++++ Source document ++++

Mei tai finish: 2d zoo and lime

My cousin asked to make her a mei tai for a friend.  The baby shower is tomorrow, and by the time we decided on fabric and I had procured all the supplies (I need to go out and buy fabric for the straps), I was not left with much time to finish.  Mei tais take a pretty significant time investment as far as sewing time goes, and well, my sewing time is limited.

I’m happy to say, I finished this up late Wednesday night, and it was in the mail first thing yesterday morning, priority.  It’s supposed to arrive tomorrow.

Kathleen liked this 2d Zoo fabric from Alexander Henry, which I paired with navy twill for the straps.

With the sleeping hood up, you can see that the solid lime on the reverse pairs nicely with some of the animals in the print.

With a reversible mei tai like this, it’s sometimes nice to have a “fun” print on one side and a simpler choice for the reverse, like a coordinating solid or stripe.

With this one, I used navy thread to match the straps and added a little bit of interest with the contrast stitching.

++++ Listed entries ++++

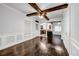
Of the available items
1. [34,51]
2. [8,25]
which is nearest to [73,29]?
[34,51]

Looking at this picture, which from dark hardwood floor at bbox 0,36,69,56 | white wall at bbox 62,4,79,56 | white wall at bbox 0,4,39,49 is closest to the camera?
white wall at bbox 62,4,79,56

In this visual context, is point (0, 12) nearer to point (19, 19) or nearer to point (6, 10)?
point (6, 10)

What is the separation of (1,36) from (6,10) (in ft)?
4.86

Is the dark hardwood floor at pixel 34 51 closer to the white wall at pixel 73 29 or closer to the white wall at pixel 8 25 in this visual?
the white wall at pixel 8 25

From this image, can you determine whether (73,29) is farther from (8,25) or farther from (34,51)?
(8,25)

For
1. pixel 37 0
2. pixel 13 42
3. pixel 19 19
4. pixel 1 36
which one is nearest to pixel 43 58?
pixel 37 0

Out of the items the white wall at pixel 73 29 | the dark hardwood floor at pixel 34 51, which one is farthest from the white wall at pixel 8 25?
the white wall at pixel 73 29

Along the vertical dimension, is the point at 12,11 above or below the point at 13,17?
above

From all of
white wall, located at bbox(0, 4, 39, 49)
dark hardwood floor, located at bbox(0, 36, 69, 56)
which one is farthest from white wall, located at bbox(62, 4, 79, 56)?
white wall, located at bbox(0, 4, 39, 49)

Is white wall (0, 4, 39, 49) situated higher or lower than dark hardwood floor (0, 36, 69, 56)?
higher

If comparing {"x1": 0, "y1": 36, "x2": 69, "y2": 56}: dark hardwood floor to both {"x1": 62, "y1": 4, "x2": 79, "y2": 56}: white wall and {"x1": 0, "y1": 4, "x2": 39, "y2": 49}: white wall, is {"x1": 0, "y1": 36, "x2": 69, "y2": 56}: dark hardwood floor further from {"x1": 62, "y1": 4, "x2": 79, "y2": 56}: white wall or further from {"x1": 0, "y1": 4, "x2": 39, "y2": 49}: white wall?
{"x1": 62, "y1": 4, "x2": 79, "y2": 56}: white wall

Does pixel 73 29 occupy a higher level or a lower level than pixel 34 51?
higher

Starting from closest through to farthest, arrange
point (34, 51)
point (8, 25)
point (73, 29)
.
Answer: point (73, 29) < point (34, 51) < point (8, 25)

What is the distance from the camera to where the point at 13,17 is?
5.42m
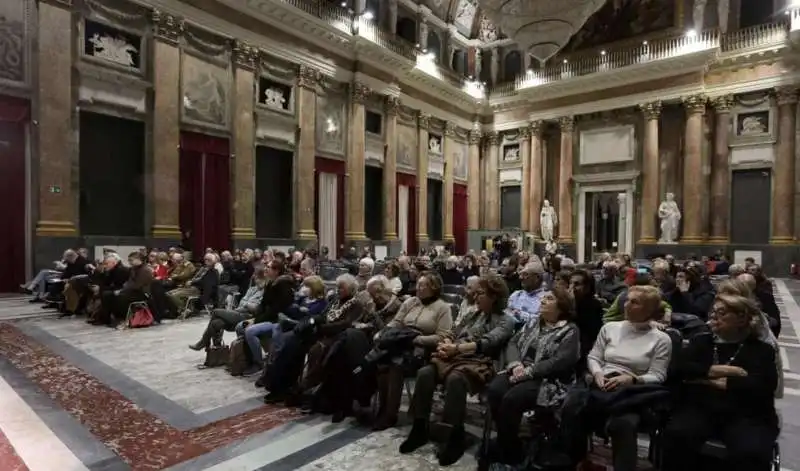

++++

> **Directions**
In the mei tai post, what fabric was paired with the 2d Zoo print for the straps?

> **Answer**
Navy twill.